Described by the Tate Museum as “one of the most significant artists working in Europe today,” Zobernig’s recent 25 year survey at Tate St Ives was centred around his ‘updating’ of Piet Mondrian’s Composition with Grid 3: Lozenge Composition (1918), a project initiated in 1965 by the Australian artist Ian Burn (1939–1993). An almost perfect modular grid in diamond format, the Mondrian painting anticipated the minimalist injunction to activate and render reflexive the subjectivity of the viewer. However, where Mondrian stopped just short of this ambition, Burn’s Yellow Constant (1965) and related works discarded the last vestiges of a fixed and contemplative viewing position, not only prompting the spectator to become ambulatory, but enlivening the space of the room itself.

In 2004 Zobernig took up from where Ian Burn left off, deliberately undercutting the earnest academicism of Burn’s hard-edge painting with a handcraftedness that fluctuates between the subtle and the slightly absurd.
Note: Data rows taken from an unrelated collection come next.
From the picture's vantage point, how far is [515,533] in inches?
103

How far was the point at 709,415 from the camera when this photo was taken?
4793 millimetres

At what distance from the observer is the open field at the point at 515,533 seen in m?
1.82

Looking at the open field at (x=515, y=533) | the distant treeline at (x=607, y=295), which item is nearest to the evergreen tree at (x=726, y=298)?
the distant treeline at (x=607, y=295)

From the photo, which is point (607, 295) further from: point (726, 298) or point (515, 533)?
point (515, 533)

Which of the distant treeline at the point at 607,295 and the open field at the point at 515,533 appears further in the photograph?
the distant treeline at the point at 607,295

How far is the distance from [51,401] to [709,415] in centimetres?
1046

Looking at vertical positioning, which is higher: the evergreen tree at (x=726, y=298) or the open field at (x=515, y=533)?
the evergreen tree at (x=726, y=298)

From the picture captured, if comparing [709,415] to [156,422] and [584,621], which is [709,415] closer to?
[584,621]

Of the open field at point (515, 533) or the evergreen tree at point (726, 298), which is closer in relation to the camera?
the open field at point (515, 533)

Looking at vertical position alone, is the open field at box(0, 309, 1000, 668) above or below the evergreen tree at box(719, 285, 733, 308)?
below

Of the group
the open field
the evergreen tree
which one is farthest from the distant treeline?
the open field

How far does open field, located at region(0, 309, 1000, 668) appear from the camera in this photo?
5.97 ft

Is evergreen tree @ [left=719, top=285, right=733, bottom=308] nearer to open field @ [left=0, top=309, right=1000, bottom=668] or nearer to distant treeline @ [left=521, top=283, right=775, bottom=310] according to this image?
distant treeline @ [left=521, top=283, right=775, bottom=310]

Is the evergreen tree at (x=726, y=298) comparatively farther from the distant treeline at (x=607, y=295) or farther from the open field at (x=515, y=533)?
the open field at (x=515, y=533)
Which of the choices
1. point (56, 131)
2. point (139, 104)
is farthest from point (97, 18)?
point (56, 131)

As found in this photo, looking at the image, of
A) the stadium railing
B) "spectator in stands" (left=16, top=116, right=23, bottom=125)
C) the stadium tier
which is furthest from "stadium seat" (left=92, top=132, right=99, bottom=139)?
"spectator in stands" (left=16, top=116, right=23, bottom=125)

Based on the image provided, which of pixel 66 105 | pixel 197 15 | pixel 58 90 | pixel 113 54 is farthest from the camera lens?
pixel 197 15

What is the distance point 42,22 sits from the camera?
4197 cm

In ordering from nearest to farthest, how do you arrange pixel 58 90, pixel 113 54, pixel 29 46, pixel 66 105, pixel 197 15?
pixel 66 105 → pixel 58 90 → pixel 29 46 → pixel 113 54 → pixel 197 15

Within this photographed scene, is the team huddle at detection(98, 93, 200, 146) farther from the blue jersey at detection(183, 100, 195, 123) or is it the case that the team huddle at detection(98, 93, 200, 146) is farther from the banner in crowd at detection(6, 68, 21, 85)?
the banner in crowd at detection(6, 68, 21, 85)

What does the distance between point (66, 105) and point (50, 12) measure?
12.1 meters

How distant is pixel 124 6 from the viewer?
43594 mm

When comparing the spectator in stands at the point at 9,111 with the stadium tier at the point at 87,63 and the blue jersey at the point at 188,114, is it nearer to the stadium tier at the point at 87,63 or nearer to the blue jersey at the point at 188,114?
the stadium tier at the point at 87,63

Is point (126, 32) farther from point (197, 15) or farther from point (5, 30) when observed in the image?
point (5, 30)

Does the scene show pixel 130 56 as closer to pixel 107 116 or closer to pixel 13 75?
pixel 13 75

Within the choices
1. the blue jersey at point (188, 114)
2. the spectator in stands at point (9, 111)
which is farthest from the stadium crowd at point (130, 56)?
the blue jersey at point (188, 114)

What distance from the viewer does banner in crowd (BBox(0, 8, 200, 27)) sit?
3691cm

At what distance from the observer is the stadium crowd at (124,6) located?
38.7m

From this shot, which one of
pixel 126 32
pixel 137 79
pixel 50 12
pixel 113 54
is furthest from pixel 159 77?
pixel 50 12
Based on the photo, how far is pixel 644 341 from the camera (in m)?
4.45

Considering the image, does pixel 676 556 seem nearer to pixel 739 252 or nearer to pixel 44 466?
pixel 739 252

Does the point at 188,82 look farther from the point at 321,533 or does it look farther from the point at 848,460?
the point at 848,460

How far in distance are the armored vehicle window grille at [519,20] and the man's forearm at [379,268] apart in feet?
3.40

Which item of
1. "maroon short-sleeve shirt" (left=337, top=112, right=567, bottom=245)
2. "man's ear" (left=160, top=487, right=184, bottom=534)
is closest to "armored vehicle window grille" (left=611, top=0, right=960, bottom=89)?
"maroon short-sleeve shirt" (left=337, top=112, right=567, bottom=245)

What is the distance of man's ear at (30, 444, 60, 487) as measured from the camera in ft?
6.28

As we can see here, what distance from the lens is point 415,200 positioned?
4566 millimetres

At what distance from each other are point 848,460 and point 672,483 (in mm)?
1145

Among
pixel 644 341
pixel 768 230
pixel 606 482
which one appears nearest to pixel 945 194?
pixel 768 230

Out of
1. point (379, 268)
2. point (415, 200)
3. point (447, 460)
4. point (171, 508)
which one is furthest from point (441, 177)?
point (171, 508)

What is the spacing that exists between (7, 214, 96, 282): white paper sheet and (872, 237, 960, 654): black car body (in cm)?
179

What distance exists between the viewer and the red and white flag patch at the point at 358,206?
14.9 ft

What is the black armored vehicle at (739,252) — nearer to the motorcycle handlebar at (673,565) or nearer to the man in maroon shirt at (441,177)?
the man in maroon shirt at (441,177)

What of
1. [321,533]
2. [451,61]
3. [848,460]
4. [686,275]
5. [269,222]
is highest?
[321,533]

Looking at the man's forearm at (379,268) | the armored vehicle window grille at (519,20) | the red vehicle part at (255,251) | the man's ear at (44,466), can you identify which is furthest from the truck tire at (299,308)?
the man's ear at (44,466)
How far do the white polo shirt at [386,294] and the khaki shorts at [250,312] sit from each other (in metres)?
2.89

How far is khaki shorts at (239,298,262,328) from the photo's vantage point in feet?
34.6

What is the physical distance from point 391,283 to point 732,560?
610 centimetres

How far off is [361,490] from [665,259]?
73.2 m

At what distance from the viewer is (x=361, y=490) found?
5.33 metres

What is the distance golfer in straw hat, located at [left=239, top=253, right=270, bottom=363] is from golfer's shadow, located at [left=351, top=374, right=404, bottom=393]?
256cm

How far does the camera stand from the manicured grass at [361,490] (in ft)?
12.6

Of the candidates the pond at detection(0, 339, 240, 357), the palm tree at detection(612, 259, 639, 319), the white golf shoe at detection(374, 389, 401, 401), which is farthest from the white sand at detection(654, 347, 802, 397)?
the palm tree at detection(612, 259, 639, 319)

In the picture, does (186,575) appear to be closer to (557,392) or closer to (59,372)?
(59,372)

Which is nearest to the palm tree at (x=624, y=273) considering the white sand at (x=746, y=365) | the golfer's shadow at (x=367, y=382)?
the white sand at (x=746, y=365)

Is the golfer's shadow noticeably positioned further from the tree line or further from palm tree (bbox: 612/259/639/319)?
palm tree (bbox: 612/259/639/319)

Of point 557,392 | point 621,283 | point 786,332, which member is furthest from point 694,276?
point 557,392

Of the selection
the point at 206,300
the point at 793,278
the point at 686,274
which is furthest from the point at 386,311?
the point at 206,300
In the end though, the same fundamental questions are being asked: When is a painting finished, who finishes it, and how is the paradigm shift from artist to viewer to be critically analysed and understood? In addition to the materially diverse experiments of these works, Zobernig has often adopted an unconventional approach to their display, something which further emphasises their minimalist polemic. The artist also regularly makes ‘slapstick’ performance/videos, which echo and complexify the questions these paintings seem to be asking. Over the last decade, many of these videos have deployed the technical trickery of chroma-key production, but in a fairly crude 'low-fi' way, reminding us of the artifice involved and thereby questioning the use of such techniques and materials as a metaphor for the viewer’s own projection.

Confounding traditional notions of exhibition and performance, for this unusual show Zobernig will pair one of his diamond grids from 2006 with his video No. 23 (2005) in a space-related installation that takes its cue from the 8’ ceiling of the venue, an International Style house built in 1965, the same year Burn made Yellow Constant, itself an 8’ lozenge. Zobernig's painting here is also an 8' lozenge — the only work from the series, which now numbers around 20, to adopt the same dimension of the Burn work. But rather than hanging the painting on a wall, the artist will install it more like a sculpture, freestanding in front of and obscuring the view through the abundant glazing of the naturally lit space. The looping video No. 23 will be projected onto the adjacent feature-wall, its moving image only becoming fully legible as night begins to fall.